The other mistake is closely related: making security budget allocations reactively, instead of proactively. When an incident occurs, the tendency may be to move resources to that site to prevent a recurrence. But was the incident a one-off or part of a larger pattern? You need detailed data about the area to be sure you’re not deploying more resources than necessary.
In addition, changes in staffing are often made as a hasty reaction to an event, or as a result of requests from the field. Unfortunately, such changes don’t always get the appropriate follow-up. It could be years before that decision is revisited to see if the measures were effective. If not, you may have spent a significant amount of money for increased security at a site that didn’t need it.
Avoid both of these mistakes by creating a data-driven budget that is based on an objective evaluation of the risks at each of your locations.
The Human Effect of Misallocating Security Resources
If resources are not allocated properly, you risk numerous serious negative consequences, most of which impact your bottom line.
To start, an incident could cause physical, emotional, or financial harm to your employees and customers, and also have ongoing repercussions for your company. One of the most obvious: If the incident was preventable, you might face a lawsuit for inadequate security.
Aside from harming people, you also risk damaging your brand. Customers make decisions based on safety perceptions. They will come – or stay away – based on how safe and secure they feel. And the answer isn’t necessarily to add more guards: Too much visible security can be off-putting to some and have an unwanted negative effect.
The Financial Effect of Misallocating Security Resources
There are two sides to calculating the bottom line: expenditures and revenue. Poor choices in allocating your loss prevention budget may have a negative effect on both. You can lose money by failing to spend it where it will prevent crime and loss, and waste money by spending it where it’s not needed.
Beyond the direct loss, a robbery or other incident may also indirectly lead to lost revenue for the company as a whole. Customers may stay away from that location. Plus, fairly or not, an entire chain sometimes takes a hit to its reputation because of something that happened at one location.
Decreased revenue isn’t the only damage done to the bottom line. Making a profit also depends on minimizing inessential expenditures. When you spend too much on resources that aren’t needed, such as increased security at a location that isn’t actually unsafe, you’re throwing money away.

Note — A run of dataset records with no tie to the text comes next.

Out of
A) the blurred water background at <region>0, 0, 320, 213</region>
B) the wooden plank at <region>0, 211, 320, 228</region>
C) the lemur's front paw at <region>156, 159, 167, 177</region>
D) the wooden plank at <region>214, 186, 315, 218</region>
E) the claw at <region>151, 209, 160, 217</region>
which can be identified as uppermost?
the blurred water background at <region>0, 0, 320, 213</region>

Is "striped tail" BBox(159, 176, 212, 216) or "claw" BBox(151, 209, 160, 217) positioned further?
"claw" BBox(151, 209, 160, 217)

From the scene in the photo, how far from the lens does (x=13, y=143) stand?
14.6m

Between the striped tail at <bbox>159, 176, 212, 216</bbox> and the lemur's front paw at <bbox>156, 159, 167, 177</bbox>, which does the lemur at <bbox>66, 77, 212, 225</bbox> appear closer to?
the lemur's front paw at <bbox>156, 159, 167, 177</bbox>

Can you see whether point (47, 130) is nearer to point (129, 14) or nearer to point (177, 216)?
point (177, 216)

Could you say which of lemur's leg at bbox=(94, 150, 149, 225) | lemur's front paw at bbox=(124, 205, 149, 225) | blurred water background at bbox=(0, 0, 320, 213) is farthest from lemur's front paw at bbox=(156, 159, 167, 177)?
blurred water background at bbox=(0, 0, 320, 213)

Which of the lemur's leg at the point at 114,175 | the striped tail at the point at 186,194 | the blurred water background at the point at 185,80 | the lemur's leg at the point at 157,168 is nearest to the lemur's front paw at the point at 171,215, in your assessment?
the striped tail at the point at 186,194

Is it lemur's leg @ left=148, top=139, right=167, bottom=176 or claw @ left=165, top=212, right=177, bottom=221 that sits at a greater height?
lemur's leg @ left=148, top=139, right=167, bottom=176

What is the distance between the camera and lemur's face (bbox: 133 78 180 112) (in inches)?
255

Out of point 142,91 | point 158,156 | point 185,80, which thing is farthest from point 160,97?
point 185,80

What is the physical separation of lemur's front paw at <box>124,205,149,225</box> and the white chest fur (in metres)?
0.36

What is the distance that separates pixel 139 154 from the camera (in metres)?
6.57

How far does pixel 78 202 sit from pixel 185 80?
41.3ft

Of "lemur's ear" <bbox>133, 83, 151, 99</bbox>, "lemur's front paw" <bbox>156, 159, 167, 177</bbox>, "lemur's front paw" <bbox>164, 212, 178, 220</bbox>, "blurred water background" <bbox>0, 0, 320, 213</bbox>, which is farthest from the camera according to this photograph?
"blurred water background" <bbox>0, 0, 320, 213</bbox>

In the corporate world, all decisions are subject to a cost-benefit analysis. Whether big or small, your loss prevention budget needs to be used in a way that optimizes resources and maximizes the company’s return on its investment in security resources.
The C-suite knows this. If you can’t justify the ROI of your expenditures to leadership, your budget could shrink in future years. This creates a downward spiral in which your resources are spread increasingly thin, and your job becomes increasingly difficult.
How to Optimize Your Loss-Prevention Budget
Use up-to-date, objective data, looking at each of your locations individually. External crime risk is different area to area and site to site. Data analysis isn’t a one-and-done deal. Best practice calls for you to reassess your risks annually, during the period when budgets are set. This shows due diligence, which is useful in any litigation that may arise after an incident.
And remember, not all loss comes from external factors. It’s crucial that you understand the nature of your losses. Different asset protection strategies are required to combat external and internal threats.
In companies operating beyond the mom-and-pop level, “It’s always been done this way” is not an effective basis for setting a corporate security budget. Switch to a data-driven approach that provides a quantifiable ROI that will impress your leadership team.